» WHAT YOU SHOULD DO
Please print the data again exactly as given.

» SOURCE DATA
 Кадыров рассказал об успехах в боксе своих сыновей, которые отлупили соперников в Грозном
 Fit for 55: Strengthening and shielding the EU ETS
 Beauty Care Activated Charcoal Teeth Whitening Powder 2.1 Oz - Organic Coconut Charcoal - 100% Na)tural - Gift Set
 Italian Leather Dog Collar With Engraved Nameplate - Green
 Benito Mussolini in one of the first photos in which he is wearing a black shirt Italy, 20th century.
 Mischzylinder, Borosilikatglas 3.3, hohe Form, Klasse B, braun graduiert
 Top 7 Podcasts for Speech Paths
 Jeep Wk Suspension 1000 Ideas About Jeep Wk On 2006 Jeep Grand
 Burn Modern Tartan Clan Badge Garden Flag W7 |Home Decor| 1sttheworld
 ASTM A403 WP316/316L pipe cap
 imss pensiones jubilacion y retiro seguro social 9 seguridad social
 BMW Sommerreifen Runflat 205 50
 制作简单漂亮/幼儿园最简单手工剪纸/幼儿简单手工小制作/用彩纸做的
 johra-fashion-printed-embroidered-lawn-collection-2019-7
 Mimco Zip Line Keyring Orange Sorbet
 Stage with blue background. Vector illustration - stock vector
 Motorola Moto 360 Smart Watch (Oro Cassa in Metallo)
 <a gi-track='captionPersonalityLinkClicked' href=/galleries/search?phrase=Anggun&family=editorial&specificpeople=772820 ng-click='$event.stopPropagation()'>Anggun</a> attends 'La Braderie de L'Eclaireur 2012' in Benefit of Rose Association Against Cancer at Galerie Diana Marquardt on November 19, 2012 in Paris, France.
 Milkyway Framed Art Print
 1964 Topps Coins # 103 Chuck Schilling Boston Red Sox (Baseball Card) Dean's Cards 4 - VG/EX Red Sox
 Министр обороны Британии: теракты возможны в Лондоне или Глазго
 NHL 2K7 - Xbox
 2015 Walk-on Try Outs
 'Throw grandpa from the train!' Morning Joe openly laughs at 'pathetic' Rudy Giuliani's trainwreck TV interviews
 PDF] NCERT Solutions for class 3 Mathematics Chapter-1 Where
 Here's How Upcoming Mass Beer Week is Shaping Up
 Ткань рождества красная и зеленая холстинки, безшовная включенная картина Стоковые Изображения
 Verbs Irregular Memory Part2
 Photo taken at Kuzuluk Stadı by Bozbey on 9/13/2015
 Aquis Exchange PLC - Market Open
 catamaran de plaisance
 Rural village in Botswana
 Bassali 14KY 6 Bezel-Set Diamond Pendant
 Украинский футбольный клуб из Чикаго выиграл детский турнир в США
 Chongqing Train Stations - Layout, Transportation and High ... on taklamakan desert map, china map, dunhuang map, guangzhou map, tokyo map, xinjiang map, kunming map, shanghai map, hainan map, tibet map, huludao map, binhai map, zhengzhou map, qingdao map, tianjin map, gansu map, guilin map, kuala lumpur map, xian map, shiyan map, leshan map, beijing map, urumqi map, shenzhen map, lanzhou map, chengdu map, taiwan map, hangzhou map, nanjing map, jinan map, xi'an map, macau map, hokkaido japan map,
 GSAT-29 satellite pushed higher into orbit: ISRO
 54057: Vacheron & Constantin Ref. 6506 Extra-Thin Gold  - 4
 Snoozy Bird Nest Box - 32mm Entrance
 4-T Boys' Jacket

» COMPLETED TASK
 Кадыров рассказал об успехах в боксе своих сыновей, которые отлупили соперников в Грозном
 Fit for 55: Strengthening and shielding the EU ETS
 Beauty Care Activated Charcoal Teeth Whitening Powder 2.1 Oz - Organic Coconut Charcoal - 100% Na)tural - Gift Set
 Italian Leather Dog Collar With Engraved Nameplate - Green
 Benito Mussolini in one of the first photos in which he is wearing a black shirt Italy, 20th century.
 Mischzylinder, Borosilikatglas 3.3, hohe Form, Klasse B, braun graduiert
 Top 7 Podcasts for Speech Paths
 Jeep Wk Suspension 1000 Ideas About Jeep Wk On 2006 Jeep Grand
 Burn Modern Tartan Clan Badge Garden Flag W7 |Home Decor| 1sttheworld
 ASTM A403 WP316/316L pipe cap
 imss pensiones jubilacion y retiro seguro social 9 seguridad social
 BMW Sommerreifen Runflat 205 50
 制作简单漂亮/幼儿园最简单手工剪纸/幼儿简单手工小制作/用彩纸做的
 johra-fashion-printed-embroidered-lawn-collection-2019-7
 Mimco Zip Line Keyring Orange Sorbet
 Stage with blue background. Vector illustration - stock vector
 Motorola Moto 360 Smart Watch (Oro Cassa in Metallo)
 <a gi-track='captionPersonalityLinkClicked' href=/galleries/search?phrase=Anggun&family=editorial&specificpeople=772820 ng-click='$event.stopPropagation()'>Anggun</a> attends 'La Braderie de L'Eclaireur 2012' in Benefit of Rose Association Against Cancer at Galerie Diana Marquardt on November 19, 2012 in Paris, France.
 Milkyway Framed Art Print
 1964 Topps Coins # 103 Chuck Schilling Boston Red Sox (Baseball Card) Dean's Cards 4 - VG/EX Red Sox
 Министр обороны Британии: теракты возможны в Лондоне или Глазго
 NHL 2K7 - Xbox
 2015 Walk-on Try Outs
 'Throw grandpa from the train!' Morning Joe openly laughs at 'pathetic' Rudy Giuliani's trainwreck TV interviews
 PDF] NCERT Solutions for class 3 Mathematics Chapter-1 Where
 Here's How Upcoming Mass Beer Week is Shaping Up
 Ткань рождества красная и зеленая холстинки, безшовная включенная картина Стоковые Изображения
 Verbs Irregular Memory Part2
 Photo taken at Kuzuluk Stadı by Bozbey on 9/13/2015
 Aquis Exchange PLC - Market Open
 catamaran de plaisance
 Rural village in Botswana
 Bassali 14KY 6 Bezel-Set Diamond Pendant
 Украинский футбольный клуб из Чикаго выиграл детский турнир в США
 Chongqing Train Stations - Layout, Transportation and High ... on taklamakan desert map, china map, dunhuang map, guangzhou map, tokyo map, xinjiang map, kunming map, shanghai map, hainan map, tibet map, huludao map, binhai map, zhengzhou map, qingdao map, tianjin map, gansu map, guilin map, kuala lumpur map, xian map, shiyan map, leshan map, beijing map, urumqi map, shenzhen map, lanzhou map, chengdu map, taiwan map, hangzhou map, nanjing map, jinan map, xi'an map, macau map, hokkaido japan map,
 GSAT-29 satellite pushed higher into orbit: ISRO
 54057: Vacheron & Constantin Ref. 6506 Extra-Thin Gold  - 4
 Snoozy Bird Nest Box - 32mm Entrance
 4-T Boys' Jacket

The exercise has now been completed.